Una sfida dichiarata al nostro mondo, a cui si dovrà rispondere mantenendo compatto quanto più possibile il fronte occidentale, andando anche a vedere gli eventuali bluff del presidente russo (ce ne saranno). Fermezza assoluta, ma anche sangue freddo e capacità di tenere aperto il dialogo con un uomo che ha ampiamente dimostrato di poter dire una cosa e fare esattamente l’opposto mantenendo una glaciale indifferenza e con artifici retorici vecchi come il mondo.

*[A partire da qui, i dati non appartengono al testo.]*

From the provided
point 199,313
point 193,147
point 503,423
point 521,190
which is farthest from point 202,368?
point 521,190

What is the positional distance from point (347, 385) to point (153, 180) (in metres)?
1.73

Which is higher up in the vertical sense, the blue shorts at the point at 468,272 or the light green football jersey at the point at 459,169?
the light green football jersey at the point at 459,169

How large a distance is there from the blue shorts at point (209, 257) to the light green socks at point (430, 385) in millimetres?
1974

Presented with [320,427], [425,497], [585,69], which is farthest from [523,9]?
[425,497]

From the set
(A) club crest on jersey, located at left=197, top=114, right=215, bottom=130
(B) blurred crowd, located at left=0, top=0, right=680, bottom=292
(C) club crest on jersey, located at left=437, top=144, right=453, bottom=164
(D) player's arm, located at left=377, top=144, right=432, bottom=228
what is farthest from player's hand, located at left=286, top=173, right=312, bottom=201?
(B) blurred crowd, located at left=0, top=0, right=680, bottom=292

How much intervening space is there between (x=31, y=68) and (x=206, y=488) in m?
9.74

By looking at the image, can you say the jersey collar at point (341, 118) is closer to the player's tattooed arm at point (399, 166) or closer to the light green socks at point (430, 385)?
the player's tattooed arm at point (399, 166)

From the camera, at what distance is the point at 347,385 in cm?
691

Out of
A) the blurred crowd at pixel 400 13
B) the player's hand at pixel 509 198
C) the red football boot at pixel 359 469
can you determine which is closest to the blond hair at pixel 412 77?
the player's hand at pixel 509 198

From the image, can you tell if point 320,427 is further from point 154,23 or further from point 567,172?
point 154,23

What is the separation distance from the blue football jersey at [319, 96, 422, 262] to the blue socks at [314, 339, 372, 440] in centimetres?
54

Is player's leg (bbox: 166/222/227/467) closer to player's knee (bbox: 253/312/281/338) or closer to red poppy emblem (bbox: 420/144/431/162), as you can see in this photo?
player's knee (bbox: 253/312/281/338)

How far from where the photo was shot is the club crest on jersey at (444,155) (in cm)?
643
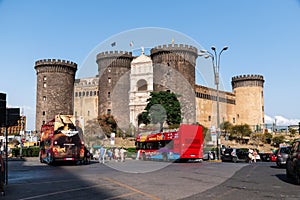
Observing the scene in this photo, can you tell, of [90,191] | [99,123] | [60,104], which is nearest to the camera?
[90,191]

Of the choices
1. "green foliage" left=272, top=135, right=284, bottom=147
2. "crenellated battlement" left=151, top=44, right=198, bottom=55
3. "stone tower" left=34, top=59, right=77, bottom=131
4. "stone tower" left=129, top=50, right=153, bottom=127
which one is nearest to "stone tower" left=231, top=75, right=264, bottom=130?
"green foliage" left=272, top=135, right=284, bottom=147

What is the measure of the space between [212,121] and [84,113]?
2577cm

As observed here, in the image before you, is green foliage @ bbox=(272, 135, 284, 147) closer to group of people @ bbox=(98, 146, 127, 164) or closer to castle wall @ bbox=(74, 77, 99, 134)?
castle wall @ bbox=(74, 77, 99, 134)

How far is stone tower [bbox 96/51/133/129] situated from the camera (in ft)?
243

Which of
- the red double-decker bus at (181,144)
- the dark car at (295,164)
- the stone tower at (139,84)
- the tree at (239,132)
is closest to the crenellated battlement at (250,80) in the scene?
the tree at (239,132)

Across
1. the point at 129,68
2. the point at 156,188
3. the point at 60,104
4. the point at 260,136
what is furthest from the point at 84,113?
the point at 156,188

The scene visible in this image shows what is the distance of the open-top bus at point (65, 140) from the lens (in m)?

Non sarà facile e neppure piacevole, ma è l’unico modo per aiutare l’Ucraina e soprattutto tentare di evitare una guerra totale russo-ucriana, in cui l’Occidente non sarebbe certo disposto a “morire per Kiev“ intervenendo direttamente (e Putin lo sa).
È una buona cosa, in quest’ottica, che il viaggio di Draghi a Mosca resti confermato, almeno per il momento. Più in generale, sarà bene ricordarsi con chi abbiamo a che fare, quando andranno prese decisioni strategiche per il futuro energetico dell’Italia e sul nostro posizionamento geopolitico. Ci risuonano ancora nelle orecchie certe prelibatezze populiste sentite solo pochi anni fa – “mi sento più a casa a Mosca che a Washington” – oggi particolarmente sinistre.